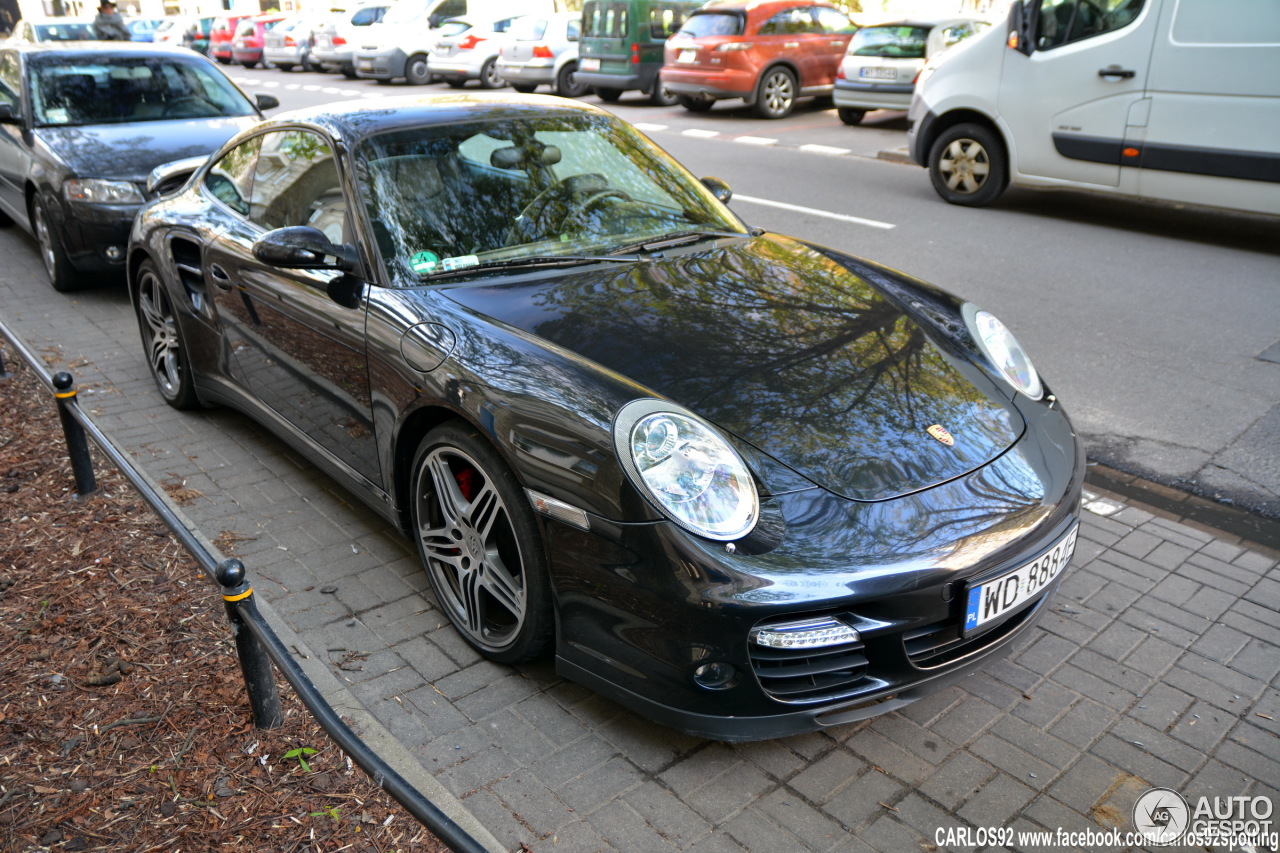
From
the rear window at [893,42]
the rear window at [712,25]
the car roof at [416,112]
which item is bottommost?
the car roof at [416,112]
----
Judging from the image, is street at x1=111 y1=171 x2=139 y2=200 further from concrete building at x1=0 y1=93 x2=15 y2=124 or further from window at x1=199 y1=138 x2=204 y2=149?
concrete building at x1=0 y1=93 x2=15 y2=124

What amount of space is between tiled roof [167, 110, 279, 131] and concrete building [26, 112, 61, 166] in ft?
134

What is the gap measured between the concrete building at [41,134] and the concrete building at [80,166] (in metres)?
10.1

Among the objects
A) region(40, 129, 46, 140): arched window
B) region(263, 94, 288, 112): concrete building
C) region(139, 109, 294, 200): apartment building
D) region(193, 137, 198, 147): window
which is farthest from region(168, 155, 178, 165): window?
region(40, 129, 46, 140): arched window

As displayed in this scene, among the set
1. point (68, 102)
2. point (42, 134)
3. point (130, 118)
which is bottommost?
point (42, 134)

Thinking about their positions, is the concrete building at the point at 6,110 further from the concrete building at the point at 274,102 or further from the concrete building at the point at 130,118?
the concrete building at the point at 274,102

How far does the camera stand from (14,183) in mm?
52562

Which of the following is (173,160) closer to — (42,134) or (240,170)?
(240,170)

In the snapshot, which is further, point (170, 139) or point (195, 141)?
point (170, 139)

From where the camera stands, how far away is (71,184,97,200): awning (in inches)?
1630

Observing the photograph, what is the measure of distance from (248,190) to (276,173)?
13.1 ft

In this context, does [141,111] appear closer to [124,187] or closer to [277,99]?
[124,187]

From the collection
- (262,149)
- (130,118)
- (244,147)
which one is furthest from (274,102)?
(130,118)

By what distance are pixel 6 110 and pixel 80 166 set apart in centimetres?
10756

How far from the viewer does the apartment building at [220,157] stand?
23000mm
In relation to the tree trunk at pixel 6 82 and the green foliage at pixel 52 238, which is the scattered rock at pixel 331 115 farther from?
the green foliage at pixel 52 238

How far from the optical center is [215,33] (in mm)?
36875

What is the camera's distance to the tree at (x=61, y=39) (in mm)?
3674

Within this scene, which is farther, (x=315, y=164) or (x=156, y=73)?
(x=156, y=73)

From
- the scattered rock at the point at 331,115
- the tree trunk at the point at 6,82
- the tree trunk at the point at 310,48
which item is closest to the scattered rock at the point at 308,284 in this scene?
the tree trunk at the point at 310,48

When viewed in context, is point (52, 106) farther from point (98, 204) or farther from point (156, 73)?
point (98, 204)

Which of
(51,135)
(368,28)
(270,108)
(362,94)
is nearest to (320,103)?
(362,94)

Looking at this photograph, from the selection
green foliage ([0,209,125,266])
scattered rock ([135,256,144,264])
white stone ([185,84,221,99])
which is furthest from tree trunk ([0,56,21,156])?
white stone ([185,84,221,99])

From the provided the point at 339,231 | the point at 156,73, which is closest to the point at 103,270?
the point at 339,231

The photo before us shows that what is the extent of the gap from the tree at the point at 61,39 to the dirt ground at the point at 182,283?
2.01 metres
----
WHAT YOU ARE ASKED TO DO.
Show every line from the data above that contains the word "rear", copied in full.

WRITTEN SOLUTION.
the rear window at [893,42]
the rear window at [712,25]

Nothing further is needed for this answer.